Een tweede aspect om rekening mee te houden is de vraag wat effectiever is: nationale of regionale maatregelen om de stikstofdepositie te verminderen. Niet alle natuurgebieden hebben in dezelfde mate last van overmatige stikstofdepositie, dat pleit voor regionaal maatwerk. Het lijkt ook logisch om regionale projecten te laten opdraaien voor de regionale schade en die niet zomaar nationale ruimte ter beschikking te stellen. Maar mogelijk is het kosteneffectiever om op nationaal niveau een aantal generieke maatregelen te nemen – zoals verlaging van de maximumsnelheid – om de stikstofuitstoot te verminderen, en zo regionaal knelpunten in economische ontwikkeling op te lossen. Bij die maatregelen zou je ook kunnen kijken naar de gevolgen voor andere dossiers, zoals klimaat, bodemdaling of verkeersveiligheid. Rekening houden met dergelijke ‘meekoppelende belangen’ kan leiden tot een andere rangorde van maatregelen.

Wie betaalt de rekening?

En derde aspect is de financieringsvraag: wie betaalt de kosten van de ammoniakreductie in de landbouw? De boeren die een korting wordt opgelegd, of gaan we – net als ooit bij de braakregeling in de akkerbouw – ook compenseren en verkopen we de productierechten aan de woningbouw? En betalen de projectontwikkelaars dat, of komt het uit de schatkist? En hoe vullen we die dan, via de btw of een vliegtax?
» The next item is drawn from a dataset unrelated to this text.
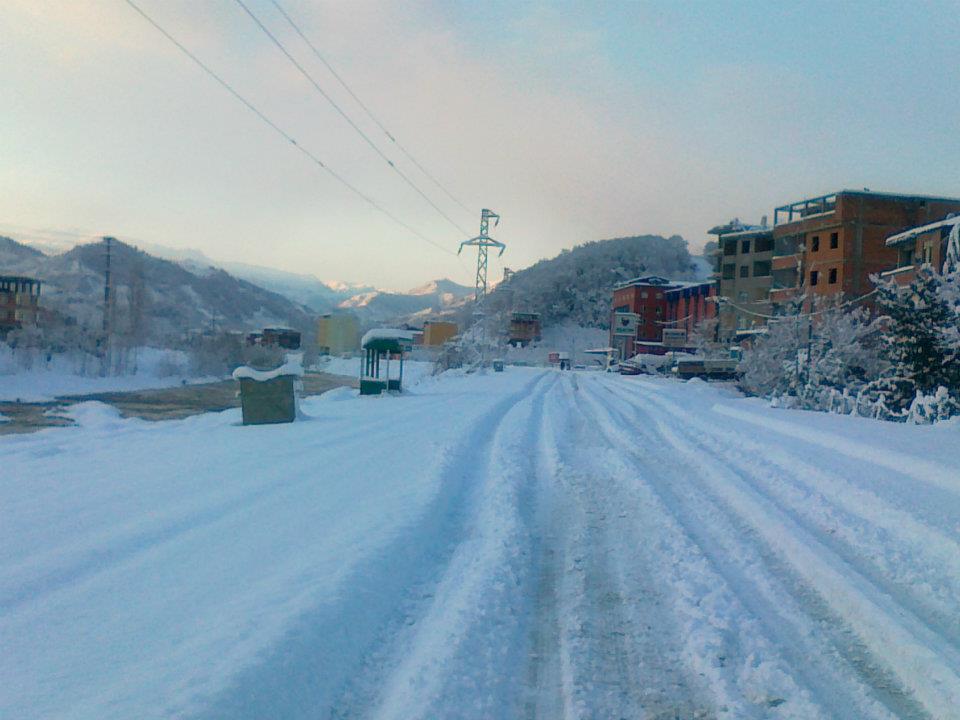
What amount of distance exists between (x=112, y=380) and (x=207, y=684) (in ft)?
186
Dat de landbouw een bijdrage zal moeten leveren aan het terugdringen van de emissie van stikstof staat buiten kijf. De afname van de veestapel is ook geen toekomstmuziek, maar al onderdeel van het beleid. Maar enkel wijzen naar de veestapel gaat te kort door de bocht. Misschien kunnen we de PAS-kwestie aangrijpen om op een andere manier naar een paar grote kwesties in Nederland te kijken, zoals het tekort aan woningen en infrastructurele problemen. Moet je inderdaad woningen bij blijven bouwen vlak bij natuurgebieden? Of toch eens met andere ogen kijken naar de woningmarkt en het huizengebruik. Moet je wegen blijven aanleggen of toch maar eens rekeningrijden invoeren? Moet je als Nederland de logistieke draaischijf van Noordwest-Europa willen blijven?

Het PAS gaat niet alleen over de landbouw, het gaat over de toekomst van Nederland en de balans tussen economie en ecologie.